Nein, erzählt mir nichts. Oz, Schilde hoch und in den Hyperraum, sobald die Energieniveaus stabil sind. Ich habe keine Ahnung, warum sie noch nicht auf uns feuern…«
»Ich nehme an, sie sind übervorsichtig, nachdem sie bereits ein Schiff verloren haben«, erklärte die KI. »Das geschieht nicht alle Tage. Sie versuchen, mit uns Kontakt aufzunehmen.
Soll ich mit ihnen reden?«
»Es kann nicht schaden. Lüg ihnen was vor.«
»Dieses Schiff hat überhaupt keine Chance gegen die Feuerkraft von zwei Imperialen Sternenkreuzern!« stöhnte Hazel.
»Und es gibt keine Möglichkeit für uns zu fliehen, bevor sie feuern.«
»Nicht unbedingt«, widersprach Owen. »Die Sonnenschreiter besitzt einen vollkommen neuartigen Hyperraumantrieb.
Sehr stark und sehr schnell.«
»Warum habe ich nur das Gefühl, daß jetzt ein ›aber‹
kommt?«
»Aber… der Antrieb ist noch nicht ganz… äh, serienreif.
Bisher hatte niemand die Gelegenheit, das Schiff auszutesten, und die Möglichkeit gewisser Systemfehler besteht. Ich hatte immer geplant, einen ausgedehnten Erprobungsflug mit der Sonnenschreiter zu unternehmen, aber jedesmal kam etwas dazwischen, und ich fand nie die Zeit. Und dann glitten mir die Dinge aus der Hand.«
»Großartig«, brummte Hazel. »Einfach großartig. Wenn ich noch irgendwas in meinem Magen hätte, dann müßte ich jetzt bestimmt kotzen.«
»Alle Systeme bereit, Owen«, meldete sich die KI. »Oder zumindest so bereit, wie sie es jemals sein werden. Die Maschinen sind hochgefahren und alle Überprüfungen durchgeführt. Ich lüge den Sternenkreuzern die Taschen voll, aber ich glaube nicht, daß sie in der Stimmung sind, mir noch lange zuzuhören. Beide Schiffe sind inzwischen auf Schußweite herangekommen. Es wird Zeit zu verschwinden, Owen. Hier gibt es nichts mehr, das uns noch hält.«
Der Sichtschirm füllte sich mit blendendem Licht, als die beiden Imperialen Sternenkreuzer unvermittelt das Feuer auf die Sonnenschreiter eröffneten. Owen und Hazel zuckten instinktiv zusammen.
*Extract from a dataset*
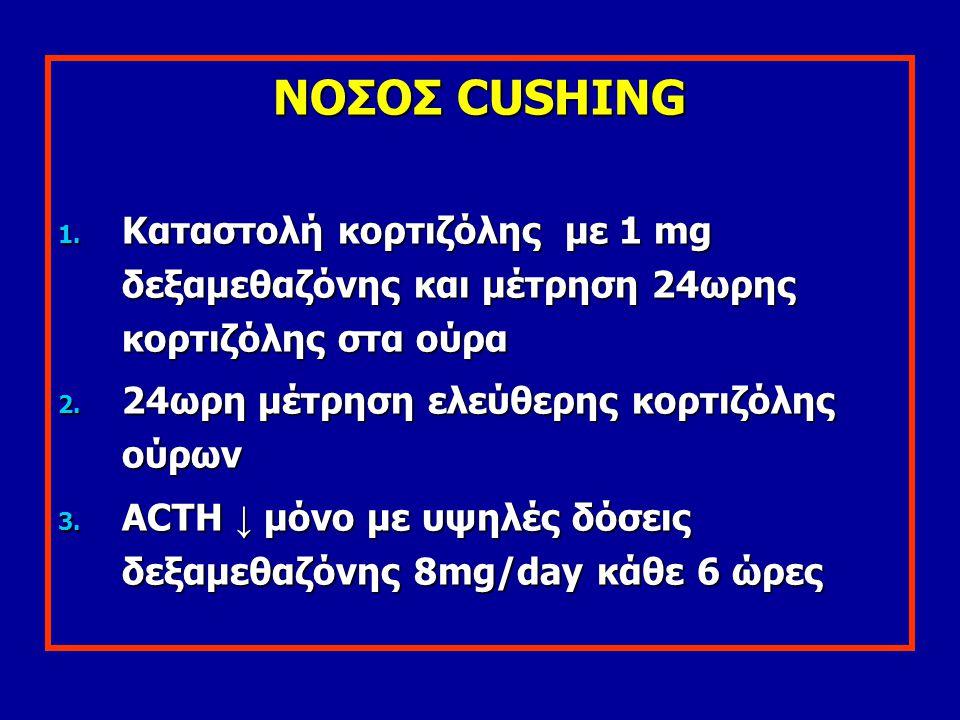 ΝΟΣΟΣ CUSHING 1. Καταστολή κορτιζόλης με 1 mg δεξαμεθαζόνης και μέτρηση 24ωρης κορτιζόλης στα ούρα 2. 24ωρη μέτρηση ελεύθερης κορτιζόλης ούρων 3. ACTH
»Bring uns von hier weg, Oz!« befahl Owen. »Auf nach Nebelwelt.«
»Der gütige Himmel sei uns gnädig«, murmelte Hazel.
»Weil wir nämlich alles Glück der Welt brauchen werden.«
Die Sonnenschreiter sprang in den Hyperraum und war verschwunden. Die Sternenkreuzer kreisten allein im Orbit von Virimonde.
KAPITEL DREI
MODE, PARANOIA UND ELFEN
Der Imperiale Palast lag tief im verrotteten Herzen von Golgatha, der Heimatwelt des Imperiums: ein Inbegriff von Konzentration an Macht und Bestimmung. Er lag weitab und verborgen tief unter der Oberfläche, wo er seine Energie aus geothermischen Quellen zapfte; so tief, daß selbst ein Vernichtungsschlag der gesamten Flotte ihn nicht erreichen konnte.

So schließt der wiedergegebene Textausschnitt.